▸ **Задания**
a. С помощью какого приема в отрывке о финале борцовского турнира было получено первое преимущество над новосибирцем?
b. Напишите продолжение отрывка о финале борцовского турнира.

▸ **Выбранный отрывок**
В нашем весе предстояли всего две схватки. Так как киевлянин и сибиряк встречались между собой во время турнира (странно, но их схватку я почему-то просмотрел), то тот их поединок шел уже им в зачёт и в финале, а мне предстояло побороться с ними обоими.

На первую схватку вызвали меня и новосибирца. Схватка была трудной, но всё пошло по задуманному. Поймав сибиряка на «ломок» и заработав два выигрышных очка, я вынудил его отыгрываться, и дальше работая вторым номером, просто ждал его рискованных, плохо подготовленных выпадов, на контратаках которым ещё заработал несколько выигрышных балов. Короче, получилась рабочая, заслуженная победа по баллам.

А на киевлянине я неожиданно споткнулся.

На киевлянина я выходил, будучи уверенным, что всех девяти минут борьбы не будет, и я положу этого долговязого (на целую голову выше меня) где-то во втором периоде.

▸ **Исходные данные**

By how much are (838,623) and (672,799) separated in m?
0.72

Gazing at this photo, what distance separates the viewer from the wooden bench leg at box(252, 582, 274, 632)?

▸ **Ответы**
a. С помощью «ломка», который принес два выигрышных очка.

b.
Но…

В первом периоде недостаточно плотно войдя в захват для броска через спину, я не сумел затащить на себя эту «каланчу» и оказался в партере снизу и там мы провозились весь период. Так что в первом периоде борьбы как таковой толком и не было, киевлянин, накрыв меня, сам ничего не делал, а просто продержал меня внизу. Конечно, судья на ковре мог бы, и поднять нас в стойку, но он почему-то этого делать не стал, и это была далеко не последняя судейская странность в этой схватке (не зря ведь потом московская команда подавала протест на судейство в этом поединке).

Второй период.

Я решительно иду на середину ковра (пора «брать быка за рога»). Сразу после свистка иду вперёд, напираю, план простой: войти на этот раз хорошенько в захват, бросить… и дожать, если потребуется. Но, не тут-то было, к моему удивлению киевлянин довольно умело защищается, опасно контратакует («что-то я не доглядел у этого долговязова»), и схватка приобретает характер бескомпромиссной рубки…

Наша схватка последняя на этом турнире, и весь зал, уже в ожидании награждения победителей и торжественного закрытия соревнования наблюдает за ней. У киевлянина большая поддержка на трибунах (что тут поделаешь: не любит провинция нас, москвичей, и каждое его удачное действие сопровождается многочисленными криками одобрения), а за меня болеют только наши, но тоже болеют не слабо.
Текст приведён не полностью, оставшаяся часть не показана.